Karate from the Ground Up. ¤ 4

Karate from the Ground Up. ¤ 4

Karate from the Ground Up ¤4

The Rising Block followed by Counter-Attack

Moving forward using a series of rising blocks and punches can be bewildering in the beginning because so many things happen both together and in rapid sequence.

To help in learning this sequence, it is common to add one more element. The initial effect is to make it more complicated, but in the end it makes all the techniques flow smoothly.

Let's assume that Defender is just standing naturally "on the street" and Attacker initiates communications by firing a punch at Defender's head. Defender steps back away from Attacker and into forward stance, at the time executing a rising block with the same-ENSW hand. As Defender steps and makes his rising block he is rotating his body into half-facing orientation to Attacker. Once the block is made Defender executes a counterpunch "on the recoil" using the opposite-ENSW fist. Defender has chosen to defend with the same-ENSW hand so that he can now use full body rotation to power his counter- attack. At the end of the counter-attack, Defender has gone from half-face to full-face orientation to Attacker. So far so good.

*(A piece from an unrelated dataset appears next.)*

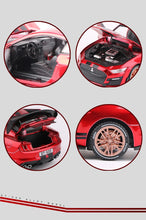 Load image into Gallery viewer, 1:32 Ford Mustang Shelby GT500 Diecast Car
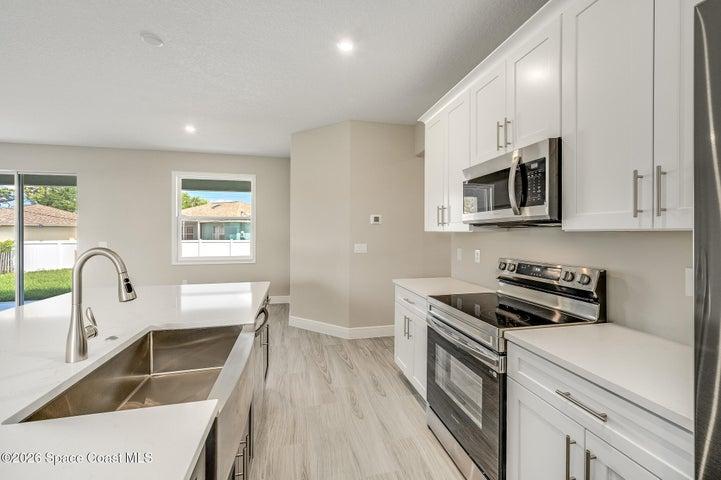 680 Londonderry Circle SE, Palm Bay, FL, 32909 photo 22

Attacker, however, steps in again, now attacking head level with his second fist. Defender wants to use his same-ENSW arm for a rising block, but there is a problem: That arm is still fully extended from the counterattack Defender just made.

In order to force Attacker to adapt Defender's timing a bit, and in order to set the stage for performing the same rising block + counterpunch technique, Defender now does the following things. I'll break it down slowly here, but in actual practice it's speedy:

Defender moves his front foot back so that the sides of his feet and his knees are touching. (That protects his groin nicely.) At the same time the hand that just made the punch comes back to the point of the hip, and the other hand extends five fingers in close proximity to Attacker's eyes, deterring him from rushing in too fast. At this point Defender is in full-face orientation to Attacker and "chambering" for what happens next:

Defender's moving foot continues to trace its "snow angel" back to the normal forward stance position, at the same time Defender executes a rising block using the same-ENSW hand, and in so doing Defender is moving into half-face orientation. Next, Defender executes a counterpunch, rotating into full-face orientation.

In shorthand notation that's something like the following:

(1) Step back, rising block, counterpunch.
(2) Step half back, switch hands with feint toward Attacker's eyes.
(3) Step the rest of the way back, executing rising block and counterpunch.

After you've learned the sequence, there will be no actual pause at stage (2). You'll just glide smoothly through that part.